「実在しない都市の地図」をリアルに描く|空想地図作家・今和泉隆行(地理人)さん【偏愛マニア#02】
「好き」で続けてきたことがどのように仕事につながってきたのか、「偏愛」を軸に活動をする方々のお話を伺いながら紐解いていく「村田あやこの偏愛マニア探訪記」。
今回ご登場いただくのは、「地理人」こと今和泉隆行さん。地理人さんは実在しない都市の地図を描き続ける「空想地図作家」です。空想地図を題材にした著作出版の他、テレビドラマの地図制作、高校の探究学習の講師など、地図・地理を軸に幅広いお仕事を広げています。昨年放送されたドラマ「VIVANT(ヴィヴァン)」では、ドラマ内に登場する架空の都市の地図を手掛け、話題になりました。
これまでのキャリアヒストリーや、フリーランスを続けるうえで大切にしていることなど、地理人さんに根掘り葉掘り伺いました。
7歳から、実在しない都市の地図を描き始めた
ーー何歳ごろから地図マニアに?
小さい頃は路線バスが好きで「バスの運転士になりたい」と言っていた記憶があります。自らを遠くに連れて行ってくれる乗り物は、とても頼りにしていましたね。今は運転免許すら持っていないという、当時のビジョンに逆行した人生を送っていますが(笑)。
地図好きになるきっかけは5歳の頃、横浜市から東京都日野市に引っ越したこと。両親ともに全く土地勘のない場所だったので、スーパーがどこにあるかさえ分からない。当時はインターネットもなかったので、まずは地図を買って「幼稚園はどこにあるんだ?」「駅までどうやって行くんだ?」ということを探りました。
それで一気に、地図を見る習慣ができたんです。
その後7、8歳の頃から、架空の都市の空想地図を描き始めました。
当初はバラバラと思いつくままに描いていたんですが、11歳の頃に架空都市である「中村市(なごむるし)」の空想地図に1本化。ペースに変動はありながらも暇さえあれば描き加えていって。大学に入ってすぐにAdobe Illustratorを使って地図をデジタル化しました。
ーー空想地図を描く楽しさは、どんなところにありますか?
私のような地図好きは、「あのへんは賑やか」「このへんは古い町並みだろう」といった、住んでいると身につく土地勘のようなものを、地図を読み解くことで身につけています。
実在しない都市の地図でも、実際の知らない街に住んだような想像力を掻き立てられるから、ずっと描いていられるのでしょうね。
ーーたとえば小説を読んで、物語の中に自分がいるような気持ちになるのと、通ずるものがあるのでしょうか。
そうですね。

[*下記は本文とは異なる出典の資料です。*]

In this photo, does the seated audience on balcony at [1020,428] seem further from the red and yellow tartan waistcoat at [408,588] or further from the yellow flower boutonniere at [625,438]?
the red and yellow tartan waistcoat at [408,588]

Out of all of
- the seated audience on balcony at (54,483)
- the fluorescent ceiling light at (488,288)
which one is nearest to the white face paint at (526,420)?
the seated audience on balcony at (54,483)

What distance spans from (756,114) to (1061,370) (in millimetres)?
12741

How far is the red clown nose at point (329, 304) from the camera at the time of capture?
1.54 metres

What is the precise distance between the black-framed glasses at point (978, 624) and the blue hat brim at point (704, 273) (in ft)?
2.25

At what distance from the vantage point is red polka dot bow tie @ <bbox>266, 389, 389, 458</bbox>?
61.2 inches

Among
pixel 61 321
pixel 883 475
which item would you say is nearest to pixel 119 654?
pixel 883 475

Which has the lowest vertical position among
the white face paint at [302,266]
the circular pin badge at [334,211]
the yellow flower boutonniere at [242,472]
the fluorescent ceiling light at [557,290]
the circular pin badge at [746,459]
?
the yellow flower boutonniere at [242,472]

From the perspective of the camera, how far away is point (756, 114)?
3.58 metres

非常に近いと思います。
「なにかしらのプロ」になろうと就職活動
ーー現在の地理人さんのお仕事内容を教えてください。
総じて言うと「地理・地図系の自営業」です。
著述、講演、講師・ワークショップ、地図制作、書籍や記事のライティングなどを合わせると1人分の収入になる、ぐらいの感じです。

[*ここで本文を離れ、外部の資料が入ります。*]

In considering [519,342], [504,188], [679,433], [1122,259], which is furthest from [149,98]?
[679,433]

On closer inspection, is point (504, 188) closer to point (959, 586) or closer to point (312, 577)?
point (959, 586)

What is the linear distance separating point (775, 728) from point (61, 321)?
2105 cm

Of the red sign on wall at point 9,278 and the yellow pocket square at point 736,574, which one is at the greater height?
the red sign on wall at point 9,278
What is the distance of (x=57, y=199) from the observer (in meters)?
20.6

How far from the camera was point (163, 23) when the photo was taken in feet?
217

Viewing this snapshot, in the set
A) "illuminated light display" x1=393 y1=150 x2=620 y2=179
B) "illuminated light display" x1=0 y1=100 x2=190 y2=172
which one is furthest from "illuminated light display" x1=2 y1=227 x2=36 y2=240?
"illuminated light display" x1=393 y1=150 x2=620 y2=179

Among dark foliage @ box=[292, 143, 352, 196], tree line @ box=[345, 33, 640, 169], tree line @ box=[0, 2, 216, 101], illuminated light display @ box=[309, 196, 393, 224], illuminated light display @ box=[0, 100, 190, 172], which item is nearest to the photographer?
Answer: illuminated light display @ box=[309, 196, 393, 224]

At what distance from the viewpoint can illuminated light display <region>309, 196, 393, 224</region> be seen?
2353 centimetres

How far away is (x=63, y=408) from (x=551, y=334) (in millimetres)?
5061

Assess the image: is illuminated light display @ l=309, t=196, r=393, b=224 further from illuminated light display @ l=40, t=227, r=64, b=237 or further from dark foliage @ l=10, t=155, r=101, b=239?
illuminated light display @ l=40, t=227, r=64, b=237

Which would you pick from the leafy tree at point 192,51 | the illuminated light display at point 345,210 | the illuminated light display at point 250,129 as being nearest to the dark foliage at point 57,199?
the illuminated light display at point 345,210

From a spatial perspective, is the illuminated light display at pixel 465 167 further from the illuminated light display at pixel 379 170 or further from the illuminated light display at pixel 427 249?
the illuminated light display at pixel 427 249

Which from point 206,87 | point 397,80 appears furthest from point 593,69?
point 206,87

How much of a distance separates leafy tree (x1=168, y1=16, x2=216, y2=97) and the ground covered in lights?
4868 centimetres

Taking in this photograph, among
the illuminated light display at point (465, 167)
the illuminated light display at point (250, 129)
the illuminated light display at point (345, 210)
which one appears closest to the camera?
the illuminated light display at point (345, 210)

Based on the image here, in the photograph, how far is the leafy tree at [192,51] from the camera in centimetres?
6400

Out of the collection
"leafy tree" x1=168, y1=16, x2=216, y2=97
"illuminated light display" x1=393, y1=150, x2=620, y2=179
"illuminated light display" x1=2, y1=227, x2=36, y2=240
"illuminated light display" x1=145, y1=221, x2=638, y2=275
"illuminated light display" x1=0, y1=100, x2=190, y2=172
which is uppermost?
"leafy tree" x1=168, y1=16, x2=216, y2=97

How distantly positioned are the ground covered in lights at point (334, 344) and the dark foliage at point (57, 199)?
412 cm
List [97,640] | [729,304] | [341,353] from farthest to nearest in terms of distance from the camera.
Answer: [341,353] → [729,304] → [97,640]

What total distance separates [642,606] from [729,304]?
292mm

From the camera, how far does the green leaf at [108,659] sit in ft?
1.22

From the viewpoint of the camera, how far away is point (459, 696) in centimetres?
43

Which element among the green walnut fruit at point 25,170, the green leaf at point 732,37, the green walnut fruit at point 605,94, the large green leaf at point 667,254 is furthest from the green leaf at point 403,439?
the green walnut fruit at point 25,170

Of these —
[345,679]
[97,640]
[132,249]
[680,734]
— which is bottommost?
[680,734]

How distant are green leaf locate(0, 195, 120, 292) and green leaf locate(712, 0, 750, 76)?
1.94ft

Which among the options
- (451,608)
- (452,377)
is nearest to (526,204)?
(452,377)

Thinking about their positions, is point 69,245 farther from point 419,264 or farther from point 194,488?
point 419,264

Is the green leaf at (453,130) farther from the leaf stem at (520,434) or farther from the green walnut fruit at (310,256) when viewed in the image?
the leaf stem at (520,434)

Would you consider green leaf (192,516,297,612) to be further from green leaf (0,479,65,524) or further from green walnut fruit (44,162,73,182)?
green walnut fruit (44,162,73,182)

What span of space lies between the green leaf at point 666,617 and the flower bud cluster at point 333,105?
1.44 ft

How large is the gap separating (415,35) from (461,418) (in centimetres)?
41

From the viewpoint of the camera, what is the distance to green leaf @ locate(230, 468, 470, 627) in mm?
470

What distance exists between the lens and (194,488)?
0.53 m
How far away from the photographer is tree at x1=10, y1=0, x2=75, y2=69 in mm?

地図制作には、ドラマやゲームの舞台など実在しない都市もあれば、実在する都市の地図や路線図もあります。年によって空想地図の制作が売上の3割を占めることもありますが、大体は小さな仕事の組み合わせでどうにか生きています。
ーー独立されるまでは、どんなキャリアを歩んでこられたのですか?
ずっと地図を書き続けてきて都市の地理に興味があったので、大学は当初、地理学科に進みました。ただ地理学科の卒業生の主な進路は、地理歴史の教員や研究者。もともと学校がそんなに好きではなかったのに「学校から抜けられないじゃん!」と、まちづくりを学べるゼミがある大学を探して、大学3年生で編入しました。

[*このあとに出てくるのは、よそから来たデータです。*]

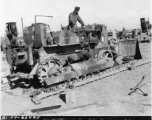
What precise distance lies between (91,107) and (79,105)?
46 centimetres

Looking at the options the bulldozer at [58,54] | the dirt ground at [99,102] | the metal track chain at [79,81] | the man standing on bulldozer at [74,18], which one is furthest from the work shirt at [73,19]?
the dirt ground at [99,102]

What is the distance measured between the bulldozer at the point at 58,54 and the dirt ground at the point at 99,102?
884mm

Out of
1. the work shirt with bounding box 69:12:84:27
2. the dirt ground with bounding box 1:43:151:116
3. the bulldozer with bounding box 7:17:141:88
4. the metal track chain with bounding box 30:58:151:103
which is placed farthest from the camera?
the work shirt with bounding box 69:12:84:27

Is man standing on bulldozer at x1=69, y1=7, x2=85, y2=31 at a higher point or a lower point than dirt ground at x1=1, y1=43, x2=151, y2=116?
higher

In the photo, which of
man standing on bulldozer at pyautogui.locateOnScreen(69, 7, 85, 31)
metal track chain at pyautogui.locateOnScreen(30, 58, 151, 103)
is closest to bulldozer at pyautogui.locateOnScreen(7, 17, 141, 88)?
metal track chain at pyautogui.locateOnScreen(30, 58, 151, 103)

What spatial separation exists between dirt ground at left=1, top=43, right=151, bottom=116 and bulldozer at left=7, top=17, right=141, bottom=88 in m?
0.88

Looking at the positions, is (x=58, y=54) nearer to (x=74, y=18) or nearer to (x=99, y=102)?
(x=74, y=18)

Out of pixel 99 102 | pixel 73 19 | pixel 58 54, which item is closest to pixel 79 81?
pixel 58 54

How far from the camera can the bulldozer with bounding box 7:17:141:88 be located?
7750 mm

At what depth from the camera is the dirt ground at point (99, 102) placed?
5.60 m

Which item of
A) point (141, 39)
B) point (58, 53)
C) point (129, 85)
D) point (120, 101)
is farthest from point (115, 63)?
point (141, 39)

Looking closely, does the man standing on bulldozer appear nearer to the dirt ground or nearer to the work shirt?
the work shirt

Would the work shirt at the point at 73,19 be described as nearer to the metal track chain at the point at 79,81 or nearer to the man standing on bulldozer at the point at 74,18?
the man standing on bulldozer at the point at 74,18

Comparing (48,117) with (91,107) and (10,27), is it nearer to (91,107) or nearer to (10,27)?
(91,107)
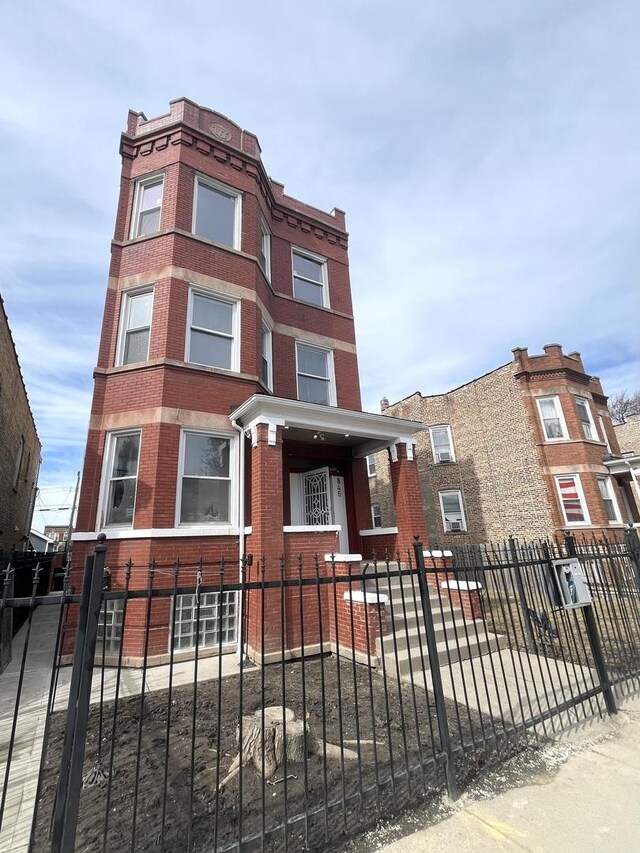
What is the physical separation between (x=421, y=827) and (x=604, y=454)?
17960 mm

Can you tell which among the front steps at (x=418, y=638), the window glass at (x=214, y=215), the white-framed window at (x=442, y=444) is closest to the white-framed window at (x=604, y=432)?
the white-framed window at (x=442, y=444)

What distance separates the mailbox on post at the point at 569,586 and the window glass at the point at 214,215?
963 centimetres

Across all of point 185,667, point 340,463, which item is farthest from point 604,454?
point 185,667

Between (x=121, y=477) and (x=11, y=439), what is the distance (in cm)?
762

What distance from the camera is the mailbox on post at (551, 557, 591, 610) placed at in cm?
439

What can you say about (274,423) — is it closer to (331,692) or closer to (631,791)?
(331,692)

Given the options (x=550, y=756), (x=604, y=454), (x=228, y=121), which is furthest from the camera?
(x=604, y=454)

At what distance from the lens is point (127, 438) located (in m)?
7.96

卒業して最初に勤めたのは、IT業界。まちづくりと全然関係ないですよね。
実は学生時代、まちづくり系の会社でアルバイトをしていたんですが、当時は平成の大合併で自治体が減っていたんです。100ページもあるような提案書を提出して受注できれば仕事になるけれど、受注できなければタダ働きになってしまう。自治体の数が減れば、仕事も減り、当然打率は下がりますよね。志望業界を見失ってしまいました。
ただ当時は、都市計画業界が縮小する一方で、ブランディングやデザインなど、都市計画とは別ジャンルのプロフェッショナルが、各分野で培ったスキルとともにまちづくりで活躍するという動きが始まった頃でもあります。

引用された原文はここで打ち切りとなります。